From the mailing list post about url_part_aliases, retype the passage starting at "Think of url_part_aliases" and ending at "of some sort.".

DOCUMENT TEXT below:

Re: [htdig] Local Director


Subject: Re: [htdig] Local Director
From: Gilles Detillieux (grdetil@scrc.umanitoba.ca)
Date: Wed Aug 30 2000 - 12:40:59 PDT


According to Eric Maquiling:
> Today, The Esteemed Geoff Hutchison gathered electrons and wrote:
> > And I said if you wanted to do this, you'd need to use url_part_aliases:
> > <http://www.htdig.org/attrs.html#url_part_aliases>
>
> Ah, yes, I did this and reindexed. I tried start_url: as ip and as dns
> names and they were showing up on the results page
>
> I had it set up like this:
>
> local_urls_only: true
> start_url: http://web1
> url_part_aliases: http://web1.company.com/ *1 http://www.company.com/ *1
>
> I then then ran htdig -vvv and htmerge -vvv

How do I put this diplomatically. It's rather frustrating trying to
explain something by e-mail when the recipient doesn't read or type
carefully. Geoff and I both explained that you need two different
settings of url_part_aliases, in two separate configuration files,
to get this to work for remapping. The documentation is also clear on
this point. Putting the two different settings on one line in one file
will not accomplish anything.

Think of url_part_aliases as a search and replace operation. It goes from
left to right when putting values into the database (i.e. by htdig and
htmerge), and from right to left when taking values out of the database
(i.e. by htsearch). So, by using a different value on the left-hand side
in htsearch's config file, you end up remapping the strings in URLs from
the value in htdig's config file to that in htsearch's. Does that make
things more clear?

Now, can you state more clearly what exactly you're trying to accomplish
as far as substitutions in the URLs. I'm getting the impression that you
want web1.company.com and www.company.com to be treated as equivalent,
but that you can't use either of these as your start_url because of the
Cisco Local Director, which I assume is a firewall of some sort.

Does this mean that you want any web1.company.com or Www.company.com
address to be mapped simply to "web1" (unqualified) before any attempt
is made to fetch the document? If so, then server_aliases is probably
called for, but you need to set it up to map all fully-qualified names
to the unqualified one, so that you can fetch them from the local server.

End of DOCUMENT TEXT.
PROVIDED DATA below:

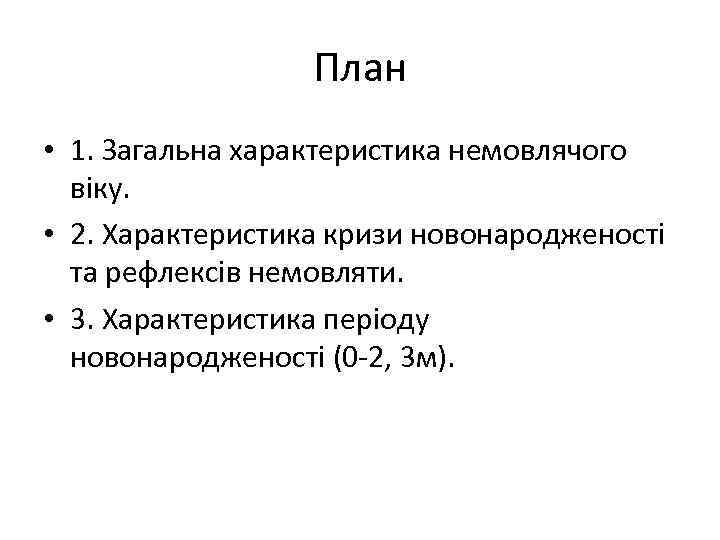 План

• 1. Загальна характеристика немовлячого віку.
• 2. Характеристика кризи новонародженості та рефлексів немовляти.
• 3. Характеристика періоду новонародженості (0-2, 3м).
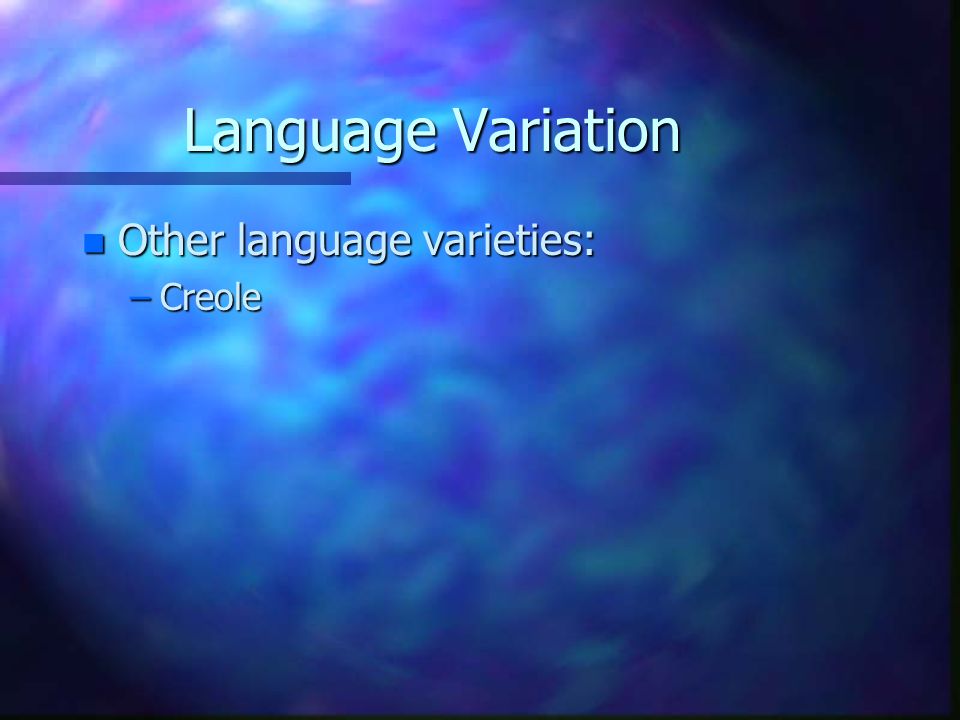 Language Variation

Other language varieties:
– Creole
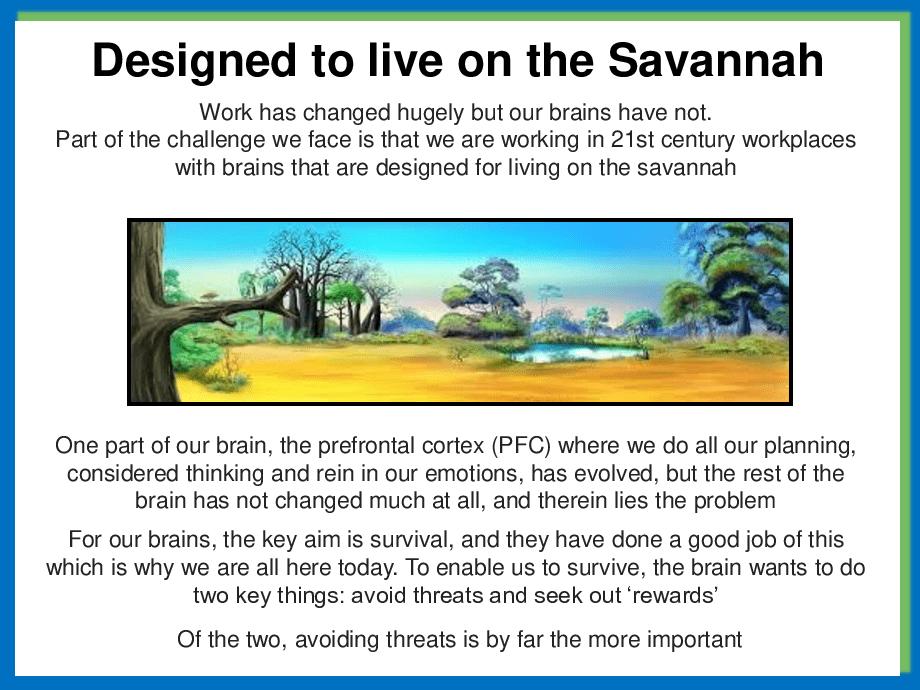 Designed to live on the Savannah

Work has changed hugely but our brains have not.
Part of the challenge we face is that we are working in 21st century workplaces with brains that are designed for living on the savannah

One part of our brain, the prefrontal cortex (PFC) where we do all our planning, considered thinking and rein in our emotions, has evolved, but the rest of the brain has not changed much at all, and therein lies the problem

For our brains, the key aim is survival, and they have done a good job of this which is why we are all here today. To enable us to survive, the brain wants to do two key things: avoid threats and seek out ‘rewards’

Of the two, avoiding threats is by far the more important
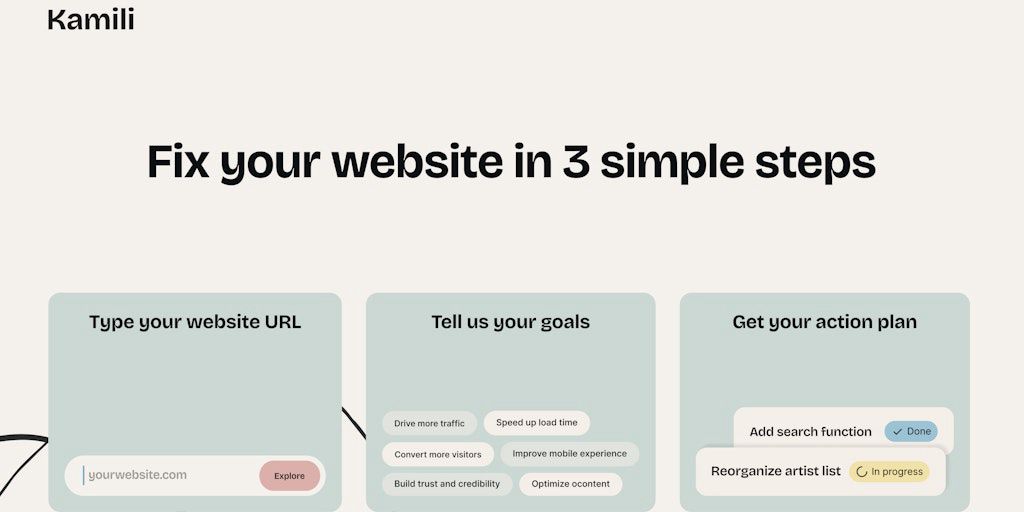 Kamili

Fix your website in 3 simple steps

Type your website URL

yourwebsite.com

Explore

Tell us your goals

Drive more traffic

Speed up load time

Convert more visitors

Improve mobile experience

Build trust and credibility

Optimize ocontent

Get your action plan

Add search function

Done

Reorganize artist list

In progress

End of PROVIDED DATA.

- [EXERCISE OUTPUT]
Think of url_part_aliases as a search and replace operation. It goes from
left to right when putting values into the database (i.e. by htdig and
htmerge), and from right to left when taking values out of the database
(i.e. by htsearch). So, by using a different value on the left-hand side
in htsearch's config file, you end up remapping the strings in URLs from
the value in htdig's config file to that in htsearch's. Does that make
things more clear?

Now, can you state more clearly what exactly you're trying to accomplish
as far as substitutions in the URLs. I'm getting the impression that you
want web1.company.com and www.company.com to be treated as equivalent,
but that you can't use either of these as your start_url because of the
Cisco Local Director, which I assume is a firewall of some sort.